I need to make a chip/coolant tray for a Grizzly G0704. I've seen a few online, however, I wanted to get some good recommendations. I know however I do it, I'll be using Plexiglas shields all around it as splash shields, held in place with 80/20. The two big trays I've see have been from Hoss and RCNC. I like the Hoss design as it incorporates the stand that comes with the machine,(After all, why am I purchasing it if I'm not gonna use it.) but the tray seems narrow for the machine. The RCNC on the other hand looks good, but just ignores the stand. Any thoughts or recommendations?


----------



## BROCKWOOD (Nov 6, 2019)

Welcome Zsuttle!
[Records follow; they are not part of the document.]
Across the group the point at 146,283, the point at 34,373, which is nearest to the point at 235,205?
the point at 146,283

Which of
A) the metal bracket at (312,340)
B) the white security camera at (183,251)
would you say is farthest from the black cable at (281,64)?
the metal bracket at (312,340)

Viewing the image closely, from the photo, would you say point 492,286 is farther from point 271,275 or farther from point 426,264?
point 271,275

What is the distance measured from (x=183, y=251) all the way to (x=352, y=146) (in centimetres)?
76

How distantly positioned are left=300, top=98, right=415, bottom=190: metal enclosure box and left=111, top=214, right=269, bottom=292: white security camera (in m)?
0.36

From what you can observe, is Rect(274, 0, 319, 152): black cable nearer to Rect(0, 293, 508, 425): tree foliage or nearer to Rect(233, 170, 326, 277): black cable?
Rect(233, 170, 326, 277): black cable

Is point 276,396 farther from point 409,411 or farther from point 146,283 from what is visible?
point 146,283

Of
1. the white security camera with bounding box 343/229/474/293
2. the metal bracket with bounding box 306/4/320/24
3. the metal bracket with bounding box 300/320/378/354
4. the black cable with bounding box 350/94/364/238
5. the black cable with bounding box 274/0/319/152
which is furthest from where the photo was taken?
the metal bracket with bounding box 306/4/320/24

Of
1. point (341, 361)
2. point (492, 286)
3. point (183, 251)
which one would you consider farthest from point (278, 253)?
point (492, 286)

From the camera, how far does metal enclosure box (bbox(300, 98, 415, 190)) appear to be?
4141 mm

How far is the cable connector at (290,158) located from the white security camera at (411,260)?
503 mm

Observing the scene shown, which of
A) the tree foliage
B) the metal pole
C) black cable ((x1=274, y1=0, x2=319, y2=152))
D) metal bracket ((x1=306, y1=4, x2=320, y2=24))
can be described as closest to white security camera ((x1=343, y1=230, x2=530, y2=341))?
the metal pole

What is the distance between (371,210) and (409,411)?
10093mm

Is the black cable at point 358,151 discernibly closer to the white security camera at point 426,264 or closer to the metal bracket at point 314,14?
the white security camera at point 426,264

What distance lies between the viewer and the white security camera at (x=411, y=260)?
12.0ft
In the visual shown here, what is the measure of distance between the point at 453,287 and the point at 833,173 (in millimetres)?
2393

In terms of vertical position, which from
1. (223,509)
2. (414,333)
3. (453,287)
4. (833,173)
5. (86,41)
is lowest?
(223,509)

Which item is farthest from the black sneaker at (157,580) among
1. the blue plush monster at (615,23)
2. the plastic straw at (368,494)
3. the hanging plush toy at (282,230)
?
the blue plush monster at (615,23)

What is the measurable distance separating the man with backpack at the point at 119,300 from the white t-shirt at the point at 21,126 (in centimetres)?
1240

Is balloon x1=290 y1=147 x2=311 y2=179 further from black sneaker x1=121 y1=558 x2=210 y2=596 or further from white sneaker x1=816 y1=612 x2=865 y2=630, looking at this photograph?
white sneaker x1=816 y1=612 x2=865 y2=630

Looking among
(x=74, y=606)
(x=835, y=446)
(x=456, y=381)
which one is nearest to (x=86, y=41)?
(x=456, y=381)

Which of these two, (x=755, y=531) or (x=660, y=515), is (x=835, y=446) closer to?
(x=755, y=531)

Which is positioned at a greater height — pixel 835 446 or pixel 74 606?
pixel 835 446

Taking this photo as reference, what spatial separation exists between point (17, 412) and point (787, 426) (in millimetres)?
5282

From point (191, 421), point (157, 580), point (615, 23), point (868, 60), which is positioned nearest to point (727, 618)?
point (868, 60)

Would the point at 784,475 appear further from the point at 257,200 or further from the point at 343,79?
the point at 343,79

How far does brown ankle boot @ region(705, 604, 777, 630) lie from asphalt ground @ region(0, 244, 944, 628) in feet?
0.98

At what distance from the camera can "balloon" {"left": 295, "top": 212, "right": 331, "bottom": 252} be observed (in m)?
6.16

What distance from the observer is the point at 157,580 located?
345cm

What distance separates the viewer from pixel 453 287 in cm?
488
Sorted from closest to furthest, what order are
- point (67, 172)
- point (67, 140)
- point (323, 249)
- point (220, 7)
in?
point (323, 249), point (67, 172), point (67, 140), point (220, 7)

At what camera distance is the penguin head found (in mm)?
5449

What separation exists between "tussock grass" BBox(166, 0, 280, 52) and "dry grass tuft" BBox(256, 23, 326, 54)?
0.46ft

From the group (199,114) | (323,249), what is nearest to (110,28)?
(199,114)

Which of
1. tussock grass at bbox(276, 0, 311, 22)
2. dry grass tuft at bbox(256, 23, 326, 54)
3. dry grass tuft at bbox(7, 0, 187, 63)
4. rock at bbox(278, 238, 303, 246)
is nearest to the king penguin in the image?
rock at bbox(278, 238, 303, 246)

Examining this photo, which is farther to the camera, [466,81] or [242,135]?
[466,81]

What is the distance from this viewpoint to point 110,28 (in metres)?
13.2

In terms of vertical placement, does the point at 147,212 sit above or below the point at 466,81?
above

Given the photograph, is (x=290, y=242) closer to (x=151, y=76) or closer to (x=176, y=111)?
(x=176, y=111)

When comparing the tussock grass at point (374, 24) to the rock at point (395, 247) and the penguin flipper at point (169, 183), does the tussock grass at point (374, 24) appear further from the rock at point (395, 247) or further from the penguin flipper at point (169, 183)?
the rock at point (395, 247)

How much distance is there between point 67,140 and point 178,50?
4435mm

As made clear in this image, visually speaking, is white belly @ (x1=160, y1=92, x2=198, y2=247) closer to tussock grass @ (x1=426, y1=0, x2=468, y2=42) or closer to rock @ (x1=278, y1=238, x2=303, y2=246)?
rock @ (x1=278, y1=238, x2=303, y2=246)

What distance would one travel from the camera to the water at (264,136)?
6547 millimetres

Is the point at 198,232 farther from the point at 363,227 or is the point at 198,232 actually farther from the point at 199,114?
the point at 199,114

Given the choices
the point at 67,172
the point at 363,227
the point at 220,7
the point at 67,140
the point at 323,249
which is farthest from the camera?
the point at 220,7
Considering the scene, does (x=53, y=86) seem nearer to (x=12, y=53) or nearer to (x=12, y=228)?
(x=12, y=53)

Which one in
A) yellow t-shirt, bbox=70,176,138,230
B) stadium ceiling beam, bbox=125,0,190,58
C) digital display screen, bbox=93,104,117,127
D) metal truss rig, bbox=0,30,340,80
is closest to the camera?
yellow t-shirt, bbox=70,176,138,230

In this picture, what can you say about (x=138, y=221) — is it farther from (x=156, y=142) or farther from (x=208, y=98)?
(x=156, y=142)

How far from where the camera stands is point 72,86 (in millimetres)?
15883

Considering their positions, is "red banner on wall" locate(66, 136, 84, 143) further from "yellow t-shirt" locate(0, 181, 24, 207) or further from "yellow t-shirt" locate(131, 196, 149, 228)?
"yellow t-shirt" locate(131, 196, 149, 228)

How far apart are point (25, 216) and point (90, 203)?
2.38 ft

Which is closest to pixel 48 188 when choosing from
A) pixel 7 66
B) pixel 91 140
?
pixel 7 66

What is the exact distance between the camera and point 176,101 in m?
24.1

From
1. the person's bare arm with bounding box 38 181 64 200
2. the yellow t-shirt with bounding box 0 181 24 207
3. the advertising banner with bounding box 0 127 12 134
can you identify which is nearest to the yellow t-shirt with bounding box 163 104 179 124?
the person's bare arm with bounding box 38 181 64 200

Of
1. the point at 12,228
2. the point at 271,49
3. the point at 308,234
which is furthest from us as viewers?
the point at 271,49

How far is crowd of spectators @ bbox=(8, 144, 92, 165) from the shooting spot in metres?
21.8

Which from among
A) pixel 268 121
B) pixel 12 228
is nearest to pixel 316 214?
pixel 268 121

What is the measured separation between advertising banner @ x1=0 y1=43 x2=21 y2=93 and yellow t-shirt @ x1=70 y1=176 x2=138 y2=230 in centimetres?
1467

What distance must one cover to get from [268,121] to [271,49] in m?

Can you post pics of the G0704 & the solutions you're leaning toward?


----------



## Mitch Alsup (Nov 6, 2019)

What happened to the original chip tray?


----------



## 38super (Nov 7, 2019)

Would this work?


			https://www.lowes.com/pd/Creative-Plastic-Concepts-Small-Mixing-Tub-20-in-W-x-28-in-L-x-6-in-D-Drywall-Mud-Pan/1000608719?cm_mmc=shp-_-c-_-prd-_-lbm-_-bing-_-lia-_-210-_-masonrybaggedgoodsrepair-_-1000608719-_-0&kpid&store_code=2605&msclkid=a359077e4e901ab00db25aba652984d5&gclid=CJi6kKip2OUCFZApgQod-0AFRw&gclsrc=ds


----------



## macardoso (Nov 7, 2019)

I have a G0704 CNC and Have the original chip try which catches nothing. I think most guys use plywood with pickup bedliner unless they own a welder. I've looked at Sintra (recycled PVC) and glue to form a watertight base but never got around to building it.


----------